El poeta se había levantado temprano aquella mañana de abril seguro de que el país estaría orgulloso de él. Se anudó la corbata como quien lo hace a diario, con seguridad y soltura, mientras se veía a sí mismo en el espejo aquellas arrugas que eran el producto de noches enteras de desvelo por la lectura de cientos de volúmenes de crítica literaria, novelas, ensayos, poesía y la matutina lectura de los diarios nacionales e internacionales.
A la poesía, que era su predilecta, siempre le dedicaba las primeras horas de la noche aunque últimamente le costaba más trabajo. Leer a Quevedo le recordaba la infancia al lado de su abuelo. La poesía era su vida, había sido su vida. Siempre se había definido a sí mismo como un poeta más que como cualquier otra cosa aunque, cuando la situación se lo exigía, podía muy bien jugarla como politólogo, sociólogo, historiador o antropólogo. ¿No le habían dado todos aquellos premios por eso?, Si no había sido por su erudición ¿por qué?
Mientras estiraba la corbata y se acomodaba las solapas del traje, recordó al escritor peruano que había tenido el atrevimiento de contradecirlo en público. -¡Vaya insolencia!, -pensó el poeta- ¡Decir, contradiciéndome a mí, que México era una dictadura perfecta!– Había que poner mano dura contra aquellos que todavía dudaban de su sapiencia, de su herencia intelectual, de su biblioteca infinita, de su mano prodiga que había fundado tres revistas, dirigido otras tantas y escrito numerosos artículos, ensayos y poesías.
¿No había sido él, después de todo, uno de los pocos en renunciar a su cargo como embajador como protesta contra la matanza de Tlatelolco?, ¿No había sido él uno de los críticos del poder político hegemónico en México?, ¿No había sido él uno de los que había predicho la caída del muro de Berlín?, ¿No fue uno de los que nunca cayó bajo la seducción de los barbones cubanos o uno de los pocos que se atrevió a llamar “dictadura” al movimiento sandinista en Nicaragua?
Parecía mentira todo aquello. Parecía mentira que a sus ochenta y tantos años, tuviera que estar convenciendo todavía a la academia y a los legos de lo que había escrito cuarenta años antes. Aquella mañana tenía otra de tantas entrevistas en la que las preguntas, con toda seguridad, debían ser las mismas: ¿por qué escribió esto o aquello?, ¿a qué se refería cuando sostuvo en tal libro tal cosa?, ¿por qué no apoya la izquierda mexicana?, ¿por qué su apoyo a Salinas en lugar de a Cárdenas?, ¿comunismo o capitalismo?, ¿por qué su pleito con Neruda?
Tantos años y tantas respuestas ya dichas, escritas y defendidas le empezaban a cansar. Su voz, su cuerpo sentía el cansancio y cada vez le costaba más trabajo hablar, sostener una conversación por un tiempo prolongado. Pensó que le caería bien un viaje al extranjero. Descansar. La India quizá sería un buen destino, como en sus buenos tiempos, como cuando conoció a su segunda esposa, su única musa, su compañera.

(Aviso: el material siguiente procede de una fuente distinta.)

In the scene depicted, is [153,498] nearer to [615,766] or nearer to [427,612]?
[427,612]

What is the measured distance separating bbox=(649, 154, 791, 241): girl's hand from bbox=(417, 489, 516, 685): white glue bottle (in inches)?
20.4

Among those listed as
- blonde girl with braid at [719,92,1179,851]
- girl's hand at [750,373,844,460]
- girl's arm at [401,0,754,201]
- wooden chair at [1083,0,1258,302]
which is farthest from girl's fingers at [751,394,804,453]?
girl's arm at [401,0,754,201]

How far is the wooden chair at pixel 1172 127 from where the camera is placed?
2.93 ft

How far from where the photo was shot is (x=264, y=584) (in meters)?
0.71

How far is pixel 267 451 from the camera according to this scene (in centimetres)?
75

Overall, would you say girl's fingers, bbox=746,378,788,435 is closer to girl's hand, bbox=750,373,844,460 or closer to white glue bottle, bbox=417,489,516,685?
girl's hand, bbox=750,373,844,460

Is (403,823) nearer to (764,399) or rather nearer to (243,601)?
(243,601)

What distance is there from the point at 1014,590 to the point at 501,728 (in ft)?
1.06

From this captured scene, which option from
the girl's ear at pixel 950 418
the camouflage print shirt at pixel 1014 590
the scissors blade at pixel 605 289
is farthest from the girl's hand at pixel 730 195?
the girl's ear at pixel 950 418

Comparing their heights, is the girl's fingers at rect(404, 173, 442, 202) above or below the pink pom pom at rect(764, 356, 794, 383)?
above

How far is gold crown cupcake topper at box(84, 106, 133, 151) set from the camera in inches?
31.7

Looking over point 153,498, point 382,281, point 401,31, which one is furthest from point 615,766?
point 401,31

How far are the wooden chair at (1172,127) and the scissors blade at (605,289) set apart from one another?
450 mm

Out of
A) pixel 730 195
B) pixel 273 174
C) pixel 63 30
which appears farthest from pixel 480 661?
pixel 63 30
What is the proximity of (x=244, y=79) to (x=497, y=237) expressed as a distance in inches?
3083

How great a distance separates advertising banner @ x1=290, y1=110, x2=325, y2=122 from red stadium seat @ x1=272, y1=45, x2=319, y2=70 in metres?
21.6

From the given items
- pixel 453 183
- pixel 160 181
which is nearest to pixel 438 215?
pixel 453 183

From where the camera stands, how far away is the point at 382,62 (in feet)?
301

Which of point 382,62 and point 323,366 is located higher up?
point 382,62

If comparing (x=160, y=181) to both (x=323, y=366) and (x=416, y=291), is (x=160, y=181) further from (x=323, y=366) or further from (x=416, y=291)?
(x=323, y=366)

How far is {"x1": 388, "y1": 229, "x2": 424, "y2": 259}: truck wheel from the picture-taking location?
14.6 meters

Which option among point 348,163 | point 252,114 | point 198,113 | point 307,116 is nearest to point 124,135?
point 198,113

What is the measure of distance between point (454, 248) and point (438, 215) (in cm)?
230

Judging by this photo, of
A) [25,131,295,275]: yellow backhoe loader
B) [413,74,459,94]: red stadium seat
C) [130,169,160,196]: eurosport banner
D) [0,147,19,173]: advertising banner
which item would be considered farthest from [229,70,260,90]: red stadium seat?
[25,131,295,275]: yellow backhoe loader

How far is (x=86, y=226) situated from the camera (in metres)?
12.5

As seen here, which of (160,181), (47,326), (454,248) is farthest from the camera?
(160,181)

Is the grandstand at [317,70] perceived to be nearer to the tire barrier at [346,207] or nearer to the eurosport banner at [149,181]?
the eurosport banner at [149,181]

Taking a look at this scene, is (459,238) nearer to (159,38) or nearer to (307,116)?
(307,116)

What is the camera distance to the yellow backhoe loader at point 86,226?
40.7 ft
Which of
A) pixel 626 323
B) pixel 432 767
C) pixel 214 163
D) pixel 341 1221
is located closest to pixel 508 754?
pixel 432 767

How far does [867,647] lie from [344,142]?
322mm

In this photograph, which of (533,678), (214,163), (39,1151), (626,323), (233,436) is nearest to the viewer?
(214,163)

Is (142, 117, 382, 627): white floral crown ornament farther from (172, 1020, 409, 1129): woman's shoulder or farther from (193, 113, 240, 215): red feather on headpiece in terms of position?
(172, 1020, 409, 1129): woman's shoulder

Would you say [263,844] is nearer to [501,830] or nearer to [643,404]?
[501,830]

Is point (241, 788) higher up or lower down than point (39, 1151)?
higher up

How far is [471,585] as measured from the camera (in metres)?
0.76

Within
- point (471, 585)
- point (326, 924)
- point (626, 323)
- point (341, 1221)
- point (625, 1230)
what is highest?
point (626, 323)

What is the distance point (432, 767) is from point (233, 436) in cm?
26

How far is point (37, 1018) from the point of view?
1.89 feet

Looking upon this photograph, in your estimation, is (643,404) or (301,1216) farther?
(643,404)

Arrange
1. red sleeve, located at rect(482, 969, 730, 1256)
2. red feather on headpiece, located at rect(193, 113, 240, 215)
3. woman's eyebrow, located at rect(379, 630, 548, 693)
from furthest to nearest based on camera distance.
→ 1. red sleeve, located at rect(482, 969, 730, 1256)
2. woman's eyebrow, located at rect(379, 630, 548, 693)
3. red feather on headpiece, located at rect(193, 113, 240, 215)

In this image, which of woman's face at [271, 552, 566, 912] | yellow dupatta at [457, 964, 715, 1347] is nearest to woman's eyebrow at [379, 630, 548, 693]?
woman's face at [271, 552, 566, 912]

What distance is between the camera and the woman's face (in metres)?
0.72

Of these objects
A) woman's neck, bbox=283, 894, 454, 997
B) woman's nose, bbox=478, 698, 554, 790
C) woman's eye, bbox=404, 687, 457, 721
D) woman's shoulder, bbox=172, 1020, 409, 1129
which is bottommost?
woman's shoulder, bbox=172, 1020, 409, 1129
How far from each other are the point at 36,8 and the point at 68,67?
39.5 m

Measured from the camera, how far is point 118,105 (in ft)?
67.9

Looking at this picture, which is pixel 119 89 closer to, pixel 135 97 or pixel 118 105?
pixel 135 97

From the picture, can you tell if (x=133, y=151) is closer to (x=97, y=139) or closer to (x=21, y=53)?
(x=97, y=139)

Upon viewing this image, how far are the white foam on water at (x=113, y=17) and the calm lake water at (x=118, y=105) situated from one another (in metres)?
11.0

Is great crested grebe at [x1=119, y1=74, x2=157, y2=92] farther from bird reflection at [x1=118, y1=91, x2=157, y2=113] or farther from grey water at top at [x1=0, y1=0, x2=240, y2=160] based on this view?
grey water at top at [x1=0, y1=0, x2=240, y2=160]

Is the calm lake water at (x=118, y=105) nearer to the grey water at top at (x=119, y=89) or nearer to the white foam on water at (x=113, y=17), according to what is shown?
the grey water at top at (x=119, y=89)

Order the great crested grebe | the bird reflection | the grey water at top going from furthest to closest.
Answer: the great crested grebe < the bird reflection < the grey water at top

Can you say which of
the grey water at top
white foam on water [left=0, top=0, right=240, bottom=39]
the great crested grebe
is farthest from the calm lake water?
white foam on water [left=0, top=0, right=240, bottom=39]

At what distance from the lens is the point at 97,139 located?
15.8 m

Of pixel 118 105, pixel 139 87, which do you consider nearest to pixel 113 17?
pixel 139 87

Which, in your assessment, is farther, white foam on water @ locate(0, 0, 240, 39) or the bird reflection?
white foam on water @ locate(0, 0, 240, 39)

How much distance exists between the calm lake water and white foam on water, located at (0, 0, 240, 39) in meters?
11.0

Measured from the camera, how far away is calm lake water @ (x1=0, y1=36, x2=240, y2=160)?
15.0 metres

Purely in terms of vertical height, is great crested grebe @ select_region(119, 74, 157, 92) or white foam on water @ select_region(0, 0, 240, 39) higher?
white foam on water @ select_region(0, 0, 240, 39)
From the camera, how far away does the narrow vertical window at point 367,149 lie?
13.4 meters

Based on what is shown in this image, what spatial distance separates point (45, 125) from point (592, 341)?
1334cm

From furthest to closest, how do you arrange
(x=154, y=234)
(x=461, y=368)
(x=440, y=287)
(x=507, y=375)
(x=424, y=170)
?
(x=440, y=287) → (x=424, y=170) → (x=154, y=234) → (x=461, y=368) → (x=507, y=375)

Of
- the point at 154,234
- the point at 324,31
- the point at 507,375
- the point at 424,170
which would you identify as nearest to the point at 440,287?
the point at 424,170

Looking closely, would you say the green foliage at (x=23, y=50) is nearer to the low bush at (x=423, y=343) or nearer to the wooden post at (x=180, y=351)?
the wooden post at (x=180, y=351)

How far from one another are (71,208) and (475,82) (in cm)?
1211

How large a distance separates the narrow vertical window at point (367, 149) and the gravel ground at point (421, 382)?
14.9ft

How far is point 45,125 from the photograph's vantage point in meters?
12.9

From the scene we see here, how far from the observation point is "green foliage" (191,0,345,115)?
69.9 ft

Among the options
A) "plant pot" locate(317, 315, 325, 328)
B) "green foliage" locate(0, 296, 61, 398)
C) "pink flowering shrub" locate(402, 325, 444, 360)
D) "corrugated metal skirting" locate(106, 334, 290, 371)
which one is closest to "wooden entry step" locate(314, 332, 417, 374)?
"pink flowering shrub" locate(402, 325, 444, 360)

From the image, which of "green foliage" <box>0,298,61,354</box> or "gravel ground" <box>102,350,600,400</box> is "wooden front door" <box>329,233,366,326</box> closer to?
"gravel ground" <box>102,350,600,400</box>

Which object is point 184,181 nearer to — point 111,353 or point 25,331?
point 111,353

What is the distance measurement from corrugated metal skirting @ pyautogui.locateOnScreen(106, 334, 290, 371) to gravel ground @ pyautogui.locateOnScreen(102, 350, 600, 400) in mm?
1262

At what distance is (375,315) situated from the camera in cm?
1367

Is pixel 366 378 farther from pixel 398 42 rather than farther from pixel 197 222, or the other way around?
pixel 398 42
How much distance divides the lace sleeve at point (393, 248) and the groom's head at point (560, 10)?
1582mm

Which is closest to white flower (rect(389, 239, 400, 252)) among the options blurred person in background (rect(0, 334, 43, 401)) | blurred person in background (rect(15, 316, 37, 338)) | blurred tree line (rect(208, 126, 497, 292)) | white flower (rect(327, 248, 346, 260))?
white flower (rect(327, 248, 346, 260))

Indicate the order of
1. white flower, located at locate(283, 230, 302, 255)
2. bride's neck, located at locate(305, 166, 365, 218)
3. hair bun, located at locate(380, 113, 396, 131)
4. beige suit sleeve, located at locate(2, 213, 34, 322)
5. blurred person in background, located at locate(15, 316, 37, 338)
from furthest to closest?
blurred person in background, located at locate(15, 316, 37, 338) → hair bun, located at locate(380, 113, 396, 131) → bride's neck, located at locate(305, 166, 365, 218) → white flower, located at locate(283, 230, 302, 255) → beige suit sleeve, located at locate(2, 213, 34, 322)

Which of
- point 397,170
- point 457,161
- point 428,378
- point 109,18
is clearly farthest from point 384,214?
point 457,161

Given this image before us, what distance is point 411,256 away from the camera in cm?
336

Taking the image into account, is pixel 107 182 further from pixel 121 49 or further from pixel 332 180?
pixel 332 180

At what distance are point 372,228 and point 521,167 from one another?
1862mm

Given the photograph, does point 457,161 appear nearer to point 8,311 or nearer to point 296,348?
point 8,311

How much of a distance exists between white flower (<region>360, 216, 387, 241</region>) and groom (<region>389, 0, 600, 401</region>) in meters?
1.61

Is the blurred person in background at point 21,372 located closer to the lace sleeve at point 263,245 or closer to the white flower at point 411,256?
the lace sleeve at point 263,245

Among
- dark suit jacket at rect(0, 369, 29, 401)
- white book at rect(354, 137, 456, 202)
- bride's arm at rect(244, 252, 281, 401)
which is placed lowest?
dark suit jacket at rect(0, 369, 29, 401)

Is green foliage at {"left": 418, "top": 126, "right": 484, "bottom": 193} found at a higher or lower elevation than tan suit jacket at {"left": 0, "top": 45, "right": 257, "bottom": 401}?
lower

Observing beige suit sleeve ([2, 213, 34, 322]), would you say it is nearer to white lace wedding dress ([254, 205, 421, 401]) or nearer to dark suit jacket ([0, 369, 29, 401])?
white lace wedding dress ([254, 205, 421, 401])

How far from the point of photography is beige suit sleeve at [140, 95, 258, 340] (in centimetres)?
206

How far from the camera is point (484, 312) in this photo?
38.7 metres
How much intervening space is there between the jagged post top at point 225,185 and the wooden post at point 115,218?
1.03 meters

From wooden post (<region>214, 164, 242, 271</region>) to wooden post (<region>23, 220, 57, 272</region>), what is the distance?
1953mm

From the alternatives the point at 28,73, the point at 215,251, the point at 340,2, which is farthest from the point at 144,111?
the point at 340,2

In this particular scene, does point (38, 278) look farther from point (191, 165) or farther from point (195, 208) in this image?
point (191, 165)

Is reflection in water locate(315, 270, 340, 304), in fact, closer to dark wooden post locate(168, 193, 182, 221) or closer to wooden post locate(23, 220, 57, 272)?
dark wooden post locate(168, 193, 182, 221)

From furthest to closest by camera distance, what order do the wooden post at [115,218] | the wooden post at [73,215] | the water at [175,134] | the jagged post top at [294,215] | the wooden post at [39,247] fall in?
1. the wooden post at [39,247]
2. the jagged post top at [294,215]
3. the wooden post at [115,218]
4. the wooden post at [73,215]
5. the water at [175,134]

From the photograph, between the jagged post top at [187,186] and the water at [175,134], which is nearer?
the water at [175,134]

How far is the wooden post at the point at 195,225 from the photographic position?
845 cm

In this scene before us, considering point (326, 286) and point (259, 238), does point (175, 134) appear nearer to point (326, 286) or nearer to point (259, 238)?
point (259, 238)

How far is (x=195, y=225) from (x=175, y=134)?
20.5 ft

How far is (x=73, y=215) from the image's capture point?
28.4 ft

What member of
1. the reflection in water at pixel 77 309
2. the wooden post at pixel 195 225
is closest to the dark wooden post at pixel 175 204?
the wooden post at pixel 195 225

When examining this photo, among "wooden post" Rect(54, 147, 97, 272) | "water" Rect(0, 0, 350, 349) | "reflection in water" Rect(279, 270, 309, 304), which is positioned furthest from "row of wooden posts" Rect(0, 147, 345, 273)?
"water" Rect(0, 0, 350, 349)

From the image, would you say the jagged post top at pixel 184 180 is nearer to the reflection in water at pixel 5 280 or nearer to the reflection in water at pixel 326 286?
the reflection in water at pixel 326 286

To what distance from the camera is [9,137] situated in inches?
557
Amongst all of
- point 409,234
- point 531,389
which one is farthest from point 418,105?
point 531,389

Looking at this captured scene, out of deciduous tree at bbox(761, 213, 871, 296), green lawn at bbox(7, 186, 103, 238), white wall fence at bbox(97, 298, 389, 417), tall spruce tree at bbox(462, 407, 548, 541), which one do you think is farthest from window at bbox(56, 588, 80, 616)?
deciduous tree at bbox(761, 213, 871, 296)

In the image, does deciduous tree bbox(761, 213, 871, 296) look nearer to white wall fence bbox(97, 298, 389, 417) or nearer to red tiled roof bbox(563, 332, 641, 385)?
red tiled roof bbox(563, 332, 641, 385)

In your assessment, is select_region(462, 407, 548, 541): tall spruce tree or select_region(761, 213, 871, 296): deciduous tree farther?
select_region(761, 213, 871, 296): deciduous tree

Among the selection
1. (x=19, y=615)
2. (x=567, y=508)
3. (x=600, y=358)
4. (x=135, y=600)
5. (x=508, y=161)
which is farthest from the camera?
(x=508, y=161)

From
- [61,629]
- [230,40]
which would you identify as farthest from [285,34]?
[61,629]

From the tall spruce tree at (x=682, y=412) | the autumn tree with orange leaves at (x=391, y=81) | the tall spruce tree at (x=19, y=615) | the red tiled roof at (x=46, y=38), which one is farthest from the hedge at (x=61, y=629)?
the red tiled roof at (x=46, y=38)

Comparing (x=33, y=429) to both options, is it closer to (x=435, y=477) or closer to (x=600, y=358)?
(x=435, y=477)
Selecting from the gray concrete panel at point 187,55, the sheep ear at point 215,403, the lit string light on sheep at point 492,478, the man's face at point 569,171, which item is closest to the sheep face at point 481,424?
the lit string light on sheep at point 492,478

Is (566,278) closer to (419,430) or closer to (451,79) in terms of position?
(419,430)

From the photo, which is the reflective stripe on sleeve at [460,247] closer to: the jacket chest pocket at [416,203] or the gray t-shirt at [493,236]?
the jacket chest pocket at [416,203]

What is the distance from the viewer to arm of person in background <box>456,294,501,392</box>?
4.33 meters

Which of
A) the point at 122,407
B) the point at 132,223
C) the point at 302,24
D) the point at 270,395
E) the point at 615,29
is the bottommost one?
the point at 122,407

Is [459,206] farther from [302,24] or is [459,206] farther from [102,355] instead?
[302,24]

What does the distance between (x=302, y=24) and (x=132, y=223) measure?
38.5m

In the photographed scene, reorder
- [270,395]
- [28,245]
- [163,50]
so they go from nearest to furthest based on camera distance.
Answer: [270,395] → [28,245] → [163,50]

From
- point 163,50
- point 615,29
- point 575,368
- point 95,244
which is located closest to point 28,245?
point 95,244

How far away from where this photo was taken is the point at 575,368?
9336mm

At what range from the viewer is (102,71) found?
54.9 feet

Como cuando era joven y podía bailar por horas. –Era un buen bailarín- pensó riéndose un poco recordando el talle delgado de su joven esposa al ritmo de un tango en Buenos Aires, o el glamour en una pista de baile en París.
Ahora todo era diferente. Muchos de sus amigos ya habían muerto. Recordaba en especial al catalán aquel que había conocido en su infancia y que lo había iniciado en las lecturas de los anarquistas y los movimientos estudiantiles. Recordó muchos nombres, muchos rostros, sitios. Ahora sólo eran recuerdos, -¿es la muerte acaso eso?- ¿La ausencia, el olvido, la soledad?, ¿Nuestro propio laberinto de la soledad? Pensó que la muerte era muerte física pero también muerte moral, muerte de abandono. Con el tiempo uno desea morir. Recordó sus sueños: ¿Qué había soñado esa noche? Muertos: cada vez soñaba con más muertos. Pensó que no morir es morir en vida.
En aquel momento una extraña sensación friolenta le fue invadiendo el cuerpo, todo parecía estar terminando ¿o comenzando? El telón bajaría de un momento a otro y él había empezado a despedirse desde el momento mismo en que mencionó su primer palabra. La vida -pensó por última vez- es un continuo despedirnos de aquel que fuimos para internarnos en aquel que vamos a ser.